Consider the vector space $\mathbb{R}^2$ and two bases $S=\{(1,0),(0,1)\}$ and $B=\{(2,0),(0,2)\}$. If I write $(1,0)_{B}$, then there are two possible definitions/interpretations.
First: 1 and 0 are coordinates using $B$ as the basis. So this vector is in fact $(2,0)$ using the standard basis $S$.
Second: $(1,0)$ is given relative to standard basis $S$, and $(1,0)_B$ means the new coordinates of $(1,0)$ using $B$ as the basis. So $(1,0)_B=(0.5,0)$.
Are the above two definitions both being used in literature/textbooks? In my opinion, the first one is more natural as it gives us explicit information. The second definition requires some calculation to get the new coordinates and when we write $(0.5,0)$, there is a risk a confusion since the basis is not indicated.
PS: I found some textbooks use the second definition. If this definition is widely used, then how to express coordinates relative to non-standard basis like $B$? I can't just write $(x,y)$, because by default it just means $(x,y)$ w.r.t $S$, but what I really want to mean is the vector $x(2,0)+y(0,2)$.
Let me introduce some notation.

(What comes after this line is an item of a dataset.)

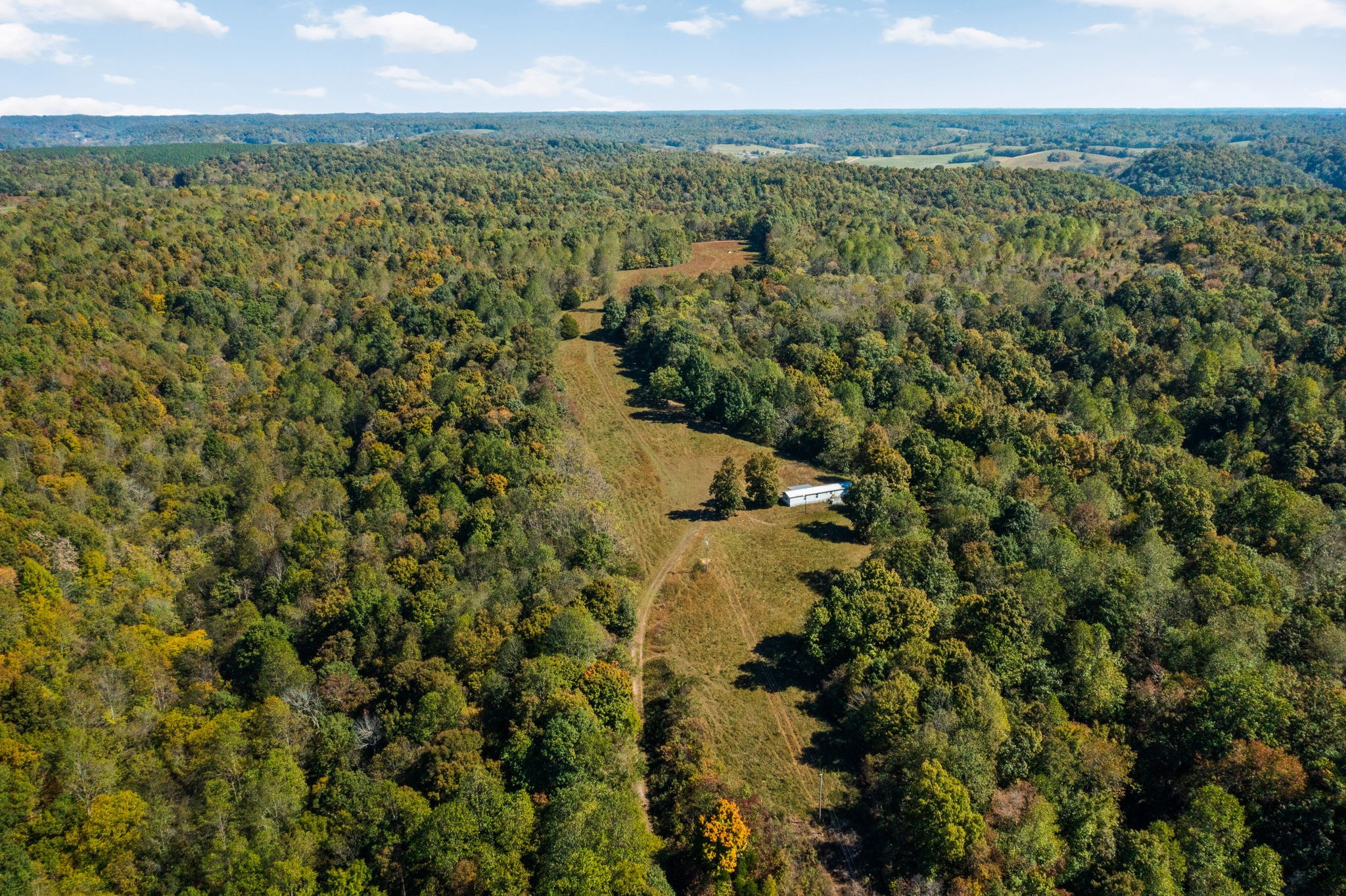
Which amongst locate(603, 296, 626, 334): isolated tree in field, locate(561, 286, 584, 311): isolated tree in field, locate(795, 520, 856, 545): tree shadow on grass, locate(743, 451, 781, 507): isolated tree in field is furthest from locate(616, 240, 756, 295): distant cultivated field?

Let $V$ be a finite dimensional vector space and let $B = (v_1,\dots,v_n)$ be some ordered basis of $V$. Let $\sigma_B \colon \mathbb{F}^n \rightarrow V$ be the linear map which is determined uniquely by requiring $\sigma_B(e_i) = v_i$ where $e_i$ is the standard basis of $\mathbb{F}^n$. We have
$$ \sigma_B(a_1,\dots,a_n) = \sigma_B(a_1 e_1 + \dots + a_n e_n) = a_1 \sigma(e_1) + \dots + a_n \sigma(e_n) = a_1 v_1 + \dots + a_n v_n $$
which means that $\sigma_B(a_1,\dots,a_n)$ is the unique vector in $V$ whose coordinates with respect to $B$ are $(a_1,\dots,a_n)$. This amounts to your first interpretation (i.e $(1,0)_B = \sigma_B(1,0)$).

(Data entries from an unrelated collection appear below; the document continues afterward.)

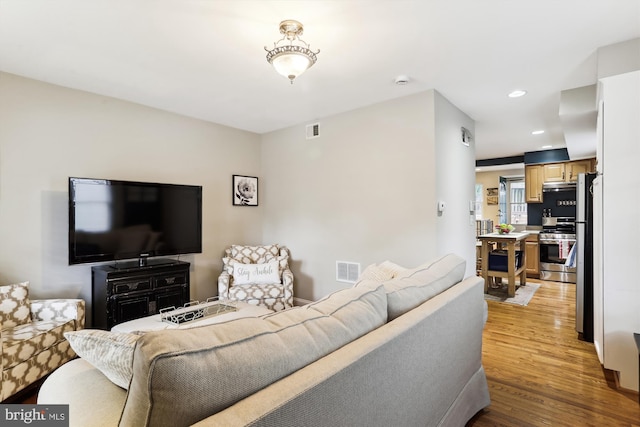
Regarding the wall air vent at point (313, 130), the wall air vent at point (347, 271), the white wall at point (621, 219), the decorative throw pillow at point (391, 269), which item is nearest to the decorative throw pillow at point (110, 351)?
the decorative throw pillow at point (391, 269)

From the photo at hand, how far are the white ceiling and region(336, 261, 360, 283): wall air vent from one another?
1.91 m

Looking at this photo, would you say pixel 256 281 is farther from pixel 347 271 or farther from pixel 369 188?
pixel 369 188

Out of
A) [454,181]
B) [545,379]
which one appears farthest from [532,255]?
[545,379]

Your second interpretation is that the vector $[v]_B$ is the vector of coordinates of $v$ with respect to $B$ and this amounts to $[v]_B = \sigma_B^{-1}(v)$. From my experience, this is the more common notation. Namely, one uses $[v]_{B} := \sigma_B^{-1}(v)$ to denote the coordinates of $v$ with respect to the basis $B$ rather then using $[(a_1,\dots,a_n)]_B$ (which should be defined then as $\sigma_B(a_1,\dots,a_n)$) to denote the unique vector in $V$ whose coordinates with respect to $B$ are $a_1,\dots,a_n$.
Your observation amounts to the fact that it is easier to calculate $v$ given $[v]_{B} = (a_1,\dots,a_n)$ (this amounts to computing $\sigma_B$ which is given explicitly) rather than $[v]_B$ given $v$ (this amounts to computing the inverse map $\sigma_B^{-1}$ so in general you need to invert it).